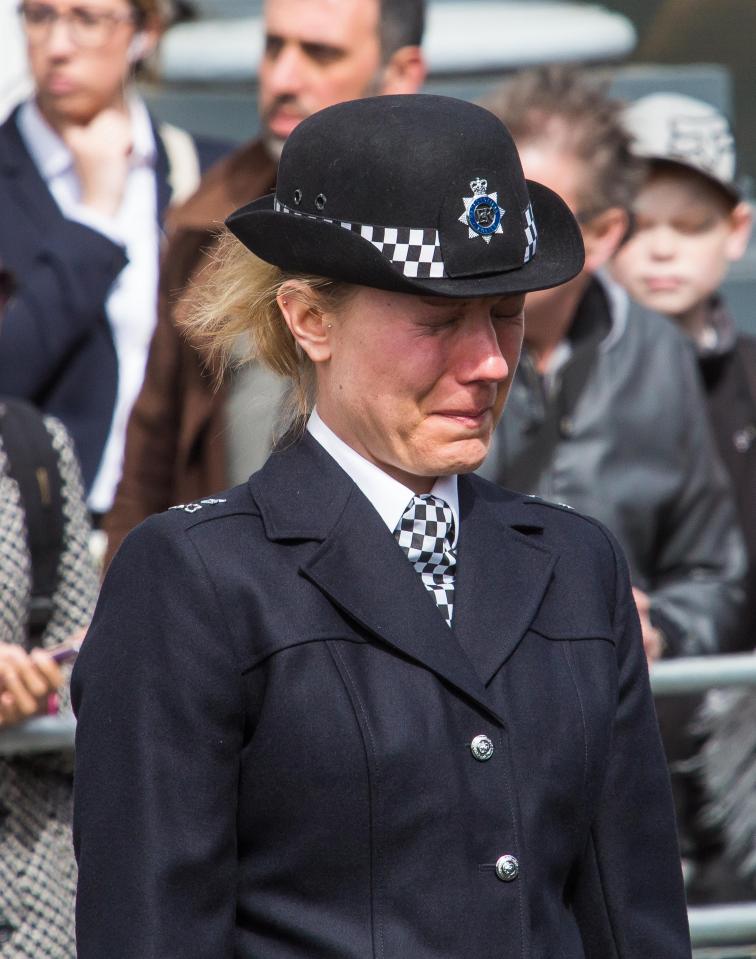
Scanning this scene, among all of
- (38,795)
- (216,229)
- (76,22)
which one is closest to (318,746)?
(38,795)

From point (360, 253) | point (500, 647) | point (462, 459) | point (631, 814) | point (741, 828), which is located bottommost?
point (741, 828)

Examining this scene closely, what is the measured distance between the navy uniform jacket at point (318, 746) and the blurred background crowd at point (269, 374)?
0.90 metres

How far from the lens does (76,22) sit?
409 cm

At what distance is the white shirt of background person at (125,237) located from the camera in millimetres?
3875

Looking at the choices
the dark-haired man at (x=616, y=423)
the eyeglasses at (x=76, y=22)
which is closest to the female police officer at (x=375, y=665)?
the dark-haired man at (x=616, y=423)

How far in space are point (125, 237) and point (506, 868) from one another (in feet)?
8.36

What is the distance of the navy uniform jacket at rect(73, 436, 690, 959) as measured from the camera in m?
1.81

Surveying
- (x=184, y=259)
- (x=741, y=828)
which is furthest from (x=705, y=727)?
(x=184, y=259)

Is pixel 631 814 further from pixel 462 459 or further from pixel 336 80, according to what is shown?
pixel 336 80

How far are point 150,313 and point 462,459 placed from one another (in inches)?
85.9

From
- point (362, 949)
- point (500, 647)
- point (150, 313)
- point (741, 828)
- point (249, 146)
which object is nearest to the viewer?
point (362, 949)

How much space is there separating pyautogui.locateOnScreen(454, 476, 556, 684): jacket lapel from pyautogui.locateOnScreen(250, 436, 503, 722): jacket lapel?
0.04 m

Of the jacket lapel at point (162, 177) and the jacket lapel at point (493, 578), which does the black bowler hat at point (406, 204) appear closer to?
the jacket lapel at point (493, 578)

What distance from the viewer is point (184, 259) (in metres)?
3.53
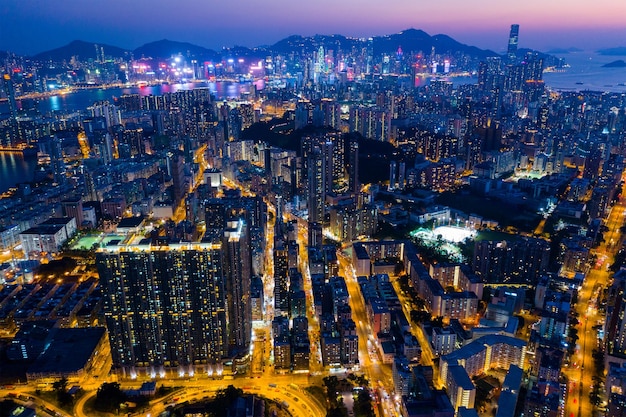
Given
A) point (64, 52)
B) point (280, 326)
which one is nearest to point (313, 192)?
point (280, 326)

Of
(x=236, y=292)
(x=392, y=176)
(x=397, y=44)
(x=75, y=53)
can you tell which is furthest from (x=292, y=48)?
(x=236, y=292)

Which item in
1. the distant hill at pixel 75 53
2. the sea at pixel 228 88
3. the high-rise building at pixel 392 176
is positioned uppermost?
the distant hill at pixel 75 53

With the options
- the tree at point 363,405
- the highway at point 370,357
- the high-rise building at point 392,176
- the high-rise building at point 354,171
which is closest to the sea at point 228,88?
the high-rise building at point 354,171

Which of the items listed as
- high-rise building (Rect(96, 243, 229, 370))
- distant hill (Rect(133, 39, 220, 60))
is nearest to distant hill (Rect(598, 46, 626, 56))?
distant hill (Rect(133, 39, 220, 60))

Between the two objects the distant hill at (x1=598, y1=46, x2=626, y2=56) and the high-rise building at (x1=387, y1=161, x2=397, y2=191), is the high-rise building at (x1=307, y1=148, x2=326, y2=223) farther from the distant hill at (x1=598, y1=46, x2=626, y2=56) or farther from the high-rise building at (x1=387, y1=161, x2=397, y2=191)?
the distant hill at (x1=598, y1=46, x2=626, y2=56)

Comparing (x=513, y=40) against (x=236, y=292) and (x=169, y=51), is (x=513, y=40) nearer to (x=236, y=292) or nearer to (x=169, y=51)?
(x=169, y=51)

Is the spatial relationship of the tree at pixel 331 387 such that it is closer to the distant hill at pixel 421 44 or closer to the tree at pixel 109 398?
the tree at pixel 109 398

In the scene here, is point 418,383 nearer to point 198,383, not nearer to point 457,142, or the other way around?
point 198,383
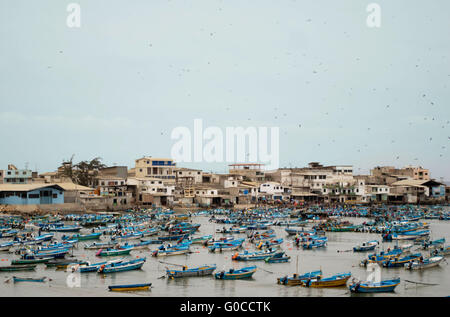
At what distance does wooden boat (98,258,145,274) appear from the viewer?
22984 mm

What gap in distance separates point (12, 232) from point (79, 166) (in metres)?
31.0

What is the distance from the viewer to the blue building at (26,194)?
49844mm

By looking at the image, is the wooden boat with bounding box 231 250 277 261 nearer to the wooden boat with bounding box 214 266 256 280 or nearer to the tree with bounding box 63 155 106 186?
the wooden boat with bounding box 214 266 256 280

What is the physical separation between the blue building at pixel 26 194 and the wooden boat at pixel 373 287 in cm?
3864

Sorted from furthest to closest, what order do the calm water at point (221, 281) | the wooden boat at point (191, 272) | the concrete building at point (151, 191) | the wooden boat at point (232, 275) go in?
the concrete building at point (151, 191)
the wooden boat at point (191, 272)
the wooden boat at point (232, 275)
the calm water at point (221, 281)

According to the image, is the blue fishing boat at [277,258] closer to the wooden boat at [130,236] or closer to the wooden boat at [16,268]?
the wooden boat at [16,268]

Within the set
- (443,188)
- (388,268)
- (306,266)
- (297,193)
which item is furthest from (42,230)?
(443,188)

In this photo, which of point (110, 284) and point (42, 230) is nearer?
point (110, 284)

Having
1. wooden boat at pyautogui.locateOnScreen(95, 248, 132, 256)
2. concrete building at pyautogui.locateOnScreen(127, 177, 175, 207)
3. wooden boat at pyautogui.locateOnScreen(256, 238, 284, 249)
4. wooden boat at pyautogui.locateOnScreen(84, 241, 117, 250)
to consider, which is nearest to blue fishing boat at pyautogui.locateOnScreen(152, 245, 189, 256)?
wooden boat at pyautogui.locateOnScreen(95, 248, 132, 256)

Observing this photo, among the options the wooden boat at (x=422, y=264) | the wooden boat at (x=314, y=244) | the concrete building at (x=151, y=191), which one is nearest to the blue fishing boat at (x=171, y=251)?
the wooden boat at (x=314, y=244)
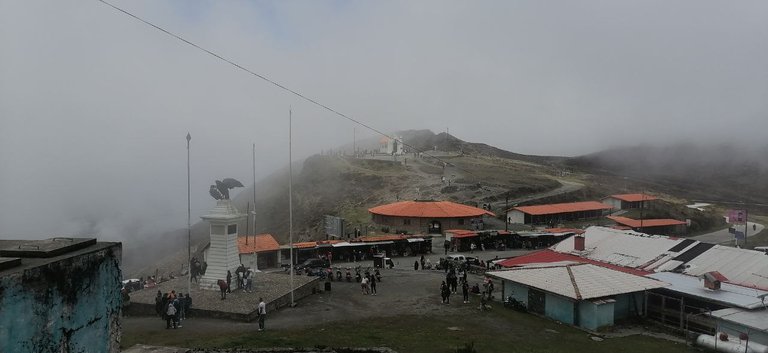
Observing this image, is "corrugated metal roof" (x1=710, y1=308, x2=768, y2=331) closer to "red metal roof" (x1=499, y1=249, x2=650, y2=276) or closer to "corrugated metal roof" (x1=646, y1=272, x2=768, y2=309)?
"corrugated metal roof" (x1=646, y1=272, x2=768, y2=309)

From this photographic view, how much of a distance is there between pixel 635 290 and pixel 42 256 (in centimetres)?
2307

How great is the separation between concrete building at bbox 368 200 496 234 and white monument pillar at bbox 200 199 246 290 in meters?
28.7

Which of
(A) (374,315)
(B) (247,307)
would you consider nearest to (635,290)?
(A) (374,315)

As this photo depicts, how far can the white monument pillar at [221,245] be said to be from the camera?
2853cm

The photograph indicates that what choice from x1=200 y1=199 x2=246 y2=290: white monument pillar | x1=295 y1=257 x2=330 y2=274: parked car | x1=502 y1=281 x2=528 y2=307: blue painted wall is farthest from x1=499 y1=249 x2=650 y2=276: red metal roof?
x1=200 y1=199 x2=246 y2=290: white monument pillar

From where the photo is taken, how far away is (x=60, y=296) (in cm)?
757

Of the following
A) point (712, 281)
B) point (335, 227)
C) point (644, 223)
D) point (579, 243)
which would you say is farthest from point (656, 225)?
point (712, 281)

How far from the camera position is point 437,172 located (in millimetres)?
85688

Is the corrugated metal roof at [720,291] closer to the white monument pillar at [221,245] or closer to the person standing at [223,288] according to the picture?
the person standing at [223,288]

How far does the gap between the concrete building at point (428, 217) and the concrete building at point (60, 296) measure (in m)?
47.9

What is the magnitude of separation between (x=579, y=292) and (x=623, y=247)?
12446 millimetres

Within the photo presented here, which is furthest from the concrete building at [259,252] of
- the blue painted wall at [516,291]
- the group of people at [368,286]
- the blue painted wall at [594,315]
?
the blue painted wall at [594,315]

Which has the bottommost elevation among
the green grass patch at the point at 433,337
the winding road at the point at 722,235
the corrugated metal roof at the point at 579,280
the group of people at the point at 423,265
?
the winding road at the point at 722,235

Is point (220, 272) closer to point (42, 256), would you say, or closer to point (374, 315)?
point (374, 315)
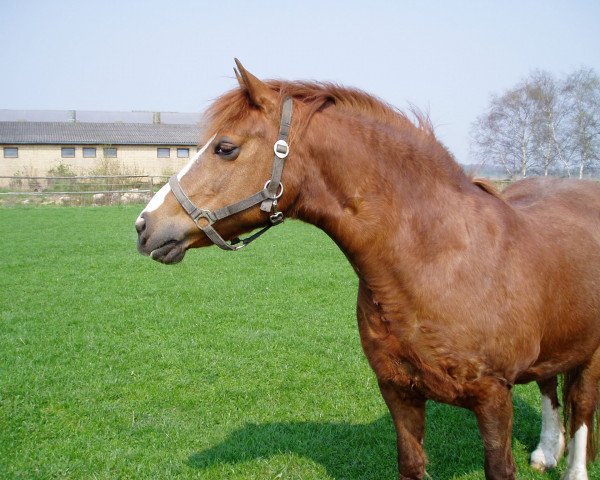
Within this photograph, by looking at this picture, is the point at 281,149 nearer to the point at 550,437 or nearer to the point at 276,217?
the point at 276,217

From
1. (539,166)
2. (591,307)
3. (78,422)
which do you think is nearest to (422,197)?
(591,307)

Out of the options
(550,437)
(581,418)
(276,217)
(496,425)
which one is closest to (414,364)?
(496,425)

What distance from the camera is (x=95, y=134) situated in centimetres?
5038

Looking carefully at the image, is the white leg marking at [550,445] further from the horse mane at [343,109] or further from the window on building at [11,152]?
the window on building at [11,152]

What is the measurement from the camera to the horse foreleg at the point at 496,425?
2.70 metres

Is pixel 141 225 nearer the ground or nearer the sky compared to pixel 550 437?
nearer the sky

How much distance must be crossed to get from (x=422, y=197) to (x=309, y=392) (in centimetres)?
319

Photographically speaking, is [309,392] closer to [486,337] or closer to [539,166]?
[486,337]

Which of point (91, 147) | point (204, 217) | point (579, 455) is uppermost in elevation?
point (204, 217)

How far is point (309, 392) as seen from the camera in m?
5.30

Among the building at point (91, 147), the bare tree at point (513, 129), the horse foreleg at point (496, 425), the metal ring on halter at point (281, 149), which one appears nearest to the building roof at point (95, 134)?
the building at point (91, 147)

■ WHAT YOU SHOULD DO ■
Retype the lines from the line with "Looking carefully at" up to and including the line with "2.70 metres", exactly as they appear in the records.

■ RESPONSE FOR THIS EXERCISE ■
Looking carefully at the image, is the white leg marking at [550,445] further from the horse mane at [343,109] or further from the window on building at [11,152]?
the window on building at [11,152]

What is the measurement from the camera to the horse foreleg at the point at 496,425?
2.70 metres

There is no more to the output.